ALGONQUIN – District 158 students elevated classroom achievement in 2012, setting a district record for average ACT composite and earning high marks on other state assessments.
Huntley High School’s most recent graduating class made history with an average ACT composite of 22.5, beating the state average of 20.9 and the national average of 21.1, newly released district data show.
A significant percentage of elementary and junior high students also met or exceeded state standards in core subjects such as math and reading.
Chief Academic Officer Mike Moan attributed the success to the district’s dedication to student achievement.
“We are happy across the board with our continued growth and achievement,” Moan said. “At every level, from the board to the principals to the teachers, we are focused on helping our students achieve at a higher level.”
Moan will present the 2012 achievement numbers to the district school board during the group’s regular meeting today.
Board Vice President Don Drzal called student progress a “marked improvement” from years past, citing the district’s willingness to challenge its curriculum each year as the primary reason for success.
The district’s record 22.5 ACT composite score last year topped the 2011 class’s average composite of 22.1. The composite score combines assessments in math, reading, science and English. The highest possible score is 36.
Students from third to eighth grade earned high marks in the state’s assessment test.
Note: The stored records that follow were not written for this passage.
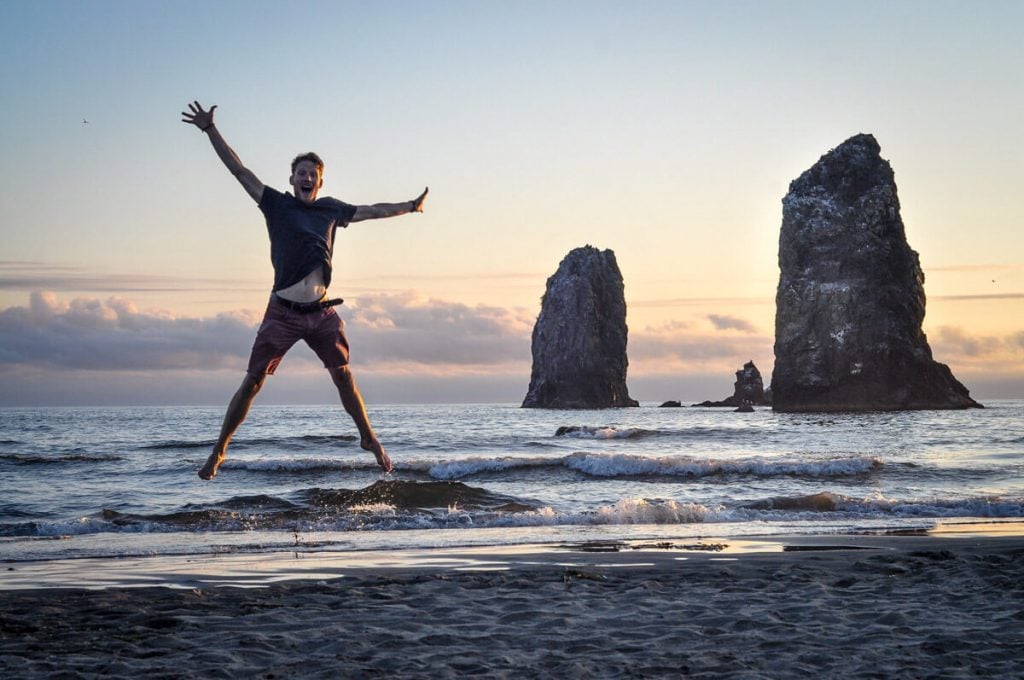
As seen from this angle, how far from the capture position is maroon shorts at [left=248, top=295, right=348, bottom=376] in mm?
6684

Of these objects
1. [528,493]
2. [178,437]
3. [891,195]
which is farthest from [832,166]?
[528,493]

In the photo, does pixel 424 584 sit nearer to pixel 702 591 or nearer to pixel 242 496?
pixel 702 591

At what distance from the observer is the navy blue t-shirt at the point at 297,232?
6.45m

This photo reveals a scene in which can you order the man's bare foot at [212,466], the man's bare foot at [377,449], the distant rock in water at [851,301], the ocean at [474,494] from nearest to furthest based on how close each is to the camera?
1. the man's bare foot at [212,466]
2. the man's bare foot at [377,449]
3. the ocean at [474,494]
4. the distant rock in water at [851,301]

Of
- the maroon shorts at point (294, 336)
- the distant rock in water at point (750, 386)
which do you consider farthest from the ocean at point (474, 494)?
the distant rock in water at point (750, 386)

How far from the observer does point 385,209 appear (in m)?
6.78

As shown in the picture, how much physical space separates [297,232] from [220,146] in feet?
2.75

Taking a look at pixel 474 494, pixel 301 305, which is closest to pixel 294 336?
pixel 301 305

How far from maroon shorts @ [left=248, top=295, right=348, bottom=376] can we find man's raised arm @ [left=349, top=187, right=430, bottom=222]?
0.70 meters

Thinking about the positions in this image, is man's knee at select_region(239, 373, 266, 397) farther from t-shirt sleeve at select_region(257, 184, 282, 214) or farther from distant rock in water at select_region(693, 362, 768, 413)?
distant rock in water at select_region(693, 362, 768, 413)

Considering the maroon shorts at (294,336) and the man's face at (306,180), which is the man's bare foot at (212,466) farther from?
the man's face at (306,180)

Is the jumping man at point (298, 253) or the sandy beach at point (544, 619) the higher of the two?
the jumping man at point (298, 253)

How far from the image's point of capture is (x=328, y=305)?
679cm

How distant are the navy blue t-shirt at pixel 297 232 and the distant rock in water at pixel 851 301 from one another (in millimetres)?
82889
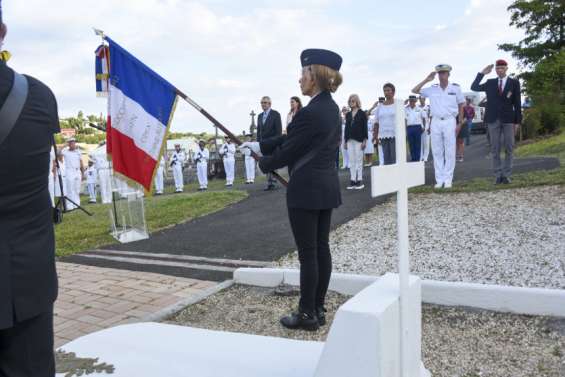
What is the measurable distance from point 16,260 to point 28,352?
1.18ft

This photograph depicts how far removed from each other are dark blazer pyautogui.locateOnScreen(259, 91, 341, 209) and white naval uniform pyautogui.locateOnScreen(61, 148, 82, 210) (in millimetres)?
13987

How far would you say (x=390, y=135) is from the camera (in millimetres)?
10633

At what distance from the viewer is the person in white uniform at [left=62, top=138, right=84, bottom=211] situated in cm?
1617

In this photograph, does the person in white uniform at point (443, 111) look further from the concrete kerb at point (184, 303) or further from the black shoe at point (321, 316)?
the black shoe at point (321, 316)

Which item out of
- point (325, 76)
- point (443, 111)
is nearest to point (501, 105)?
point (443, 111)

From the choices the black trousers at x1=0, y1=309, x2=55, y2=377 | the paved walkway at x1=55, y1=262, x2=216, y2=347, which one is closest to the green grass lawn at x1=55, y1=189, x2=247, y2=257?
the paved walkway at x1=55, y1=262, x2=216, y2=347

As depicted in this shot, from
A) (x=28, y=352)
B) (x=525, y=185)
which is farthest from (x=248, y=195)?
(x=28, y=352)

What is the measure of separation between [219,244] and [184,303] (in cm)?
283

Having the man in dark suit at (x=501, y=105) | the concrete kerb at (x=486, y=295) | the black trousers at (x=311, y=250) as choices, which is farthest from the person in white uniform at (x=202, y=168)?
the black trousers at (x=311, y=250)

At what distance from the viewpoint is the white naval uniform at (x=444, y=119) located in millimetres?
8898

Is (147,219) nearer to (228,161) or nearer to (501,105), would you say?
(501,105)

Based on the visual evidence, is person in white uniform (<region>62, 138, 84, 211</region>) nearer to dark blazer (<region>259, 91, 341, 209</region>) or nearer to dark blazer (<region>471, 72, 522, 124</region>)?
dark blazer (<region>471, 72, 522, 124</region>)

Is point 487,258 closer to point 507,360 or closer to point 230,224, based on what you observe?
point 507,360

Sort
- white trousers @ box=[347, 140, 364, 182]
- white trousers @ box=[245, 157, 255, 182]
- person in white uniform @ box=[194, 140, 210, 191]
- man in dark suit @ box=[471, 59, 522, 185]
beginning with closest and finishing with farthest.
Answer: man in dark suit @ box=[471, 59, 522, 185] < white trousers @ box=[347, 140, 364, 182] < white trousers @ box=[245, 157, 255, 182] < person in white uniform @ box=[194, 140, 210, 191]
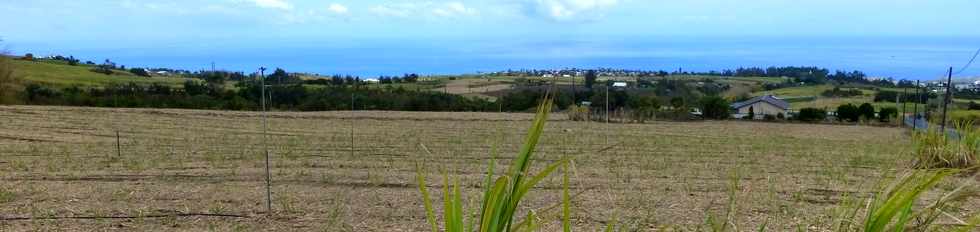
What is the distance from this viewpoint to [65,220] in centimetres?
497

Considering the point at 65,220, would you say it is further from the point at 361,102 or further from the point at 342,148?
the point at 361,102

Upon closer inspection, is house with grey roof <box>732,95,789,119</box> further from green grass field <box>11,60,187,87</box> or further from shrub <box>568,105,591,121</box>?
green grass field <box>11,60,187,87</box>

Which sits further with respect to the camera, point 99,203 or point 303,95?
point 303,95

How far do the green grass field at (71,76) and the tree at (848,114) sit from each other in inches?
1107

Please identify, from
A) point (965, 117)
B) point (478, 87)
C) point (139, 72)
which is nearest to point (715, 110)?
point (965, 117)

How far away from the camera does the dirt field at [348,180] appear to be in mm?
4988

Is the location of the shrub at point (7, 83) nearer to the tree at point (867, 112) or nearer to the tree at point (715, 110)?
the tree at point (715, 110)

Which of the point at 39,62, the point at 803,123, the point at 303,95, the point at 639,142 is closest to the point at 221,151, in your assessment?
the point at 639,142

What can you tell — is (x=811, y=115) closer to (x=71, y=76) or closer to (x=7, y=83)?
(x=7, y=83)

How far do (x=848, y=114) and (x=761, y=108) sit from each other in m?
3.97

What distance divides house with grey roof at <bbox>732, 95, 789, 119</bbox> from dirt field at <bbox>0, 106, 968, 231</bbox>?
1549 centimetres

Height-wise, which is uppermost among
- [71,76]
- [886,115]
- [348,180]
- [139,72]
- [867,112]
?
[139,72]

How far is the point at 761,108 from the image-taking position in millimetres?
32031

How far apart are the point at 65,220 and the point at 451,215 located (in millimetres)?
4121
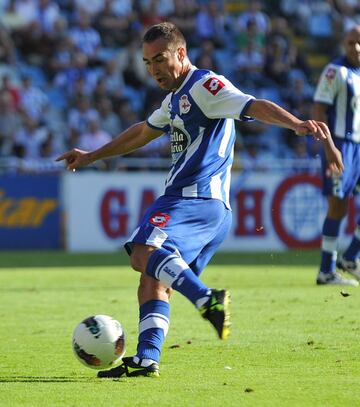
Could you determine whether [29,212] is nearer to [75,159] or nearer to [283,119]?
[75,159]

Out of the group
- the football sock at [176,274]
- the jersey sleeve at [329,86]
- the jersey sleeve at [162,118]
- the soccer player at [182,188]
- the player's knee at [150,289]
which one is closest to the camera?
the football sock at [176,274]

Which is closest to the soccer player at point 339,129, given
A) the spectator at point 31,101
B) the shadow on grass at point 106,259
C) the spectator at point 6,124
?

The lowest score came from the district’s fourth-graders. Roughly 88 percent of them met or exceeded state standards in reading – up from 82.4 percent in 2007.
The highest tallies came from the district’s eighth- and third-graders, with nearly 96 percent of them meeting or exceeding standards in reading and math.
The district also tested more high school students in advanced, college preparation courses. Nearly 842 students were tested in AP courses, up from 555 students tested in 2011.
Despite the achievements, the district did not make adequate yearly progress – a key indicator in the federal No Child Left Behind law.
Moan said that certain student groups, including disabled students and non-English language natives, didn’t meet standards in reading.
“Our expectation is we are going to keep challenging our students, see higher ACT scores and continue offering more AP courses for students,” Moan said.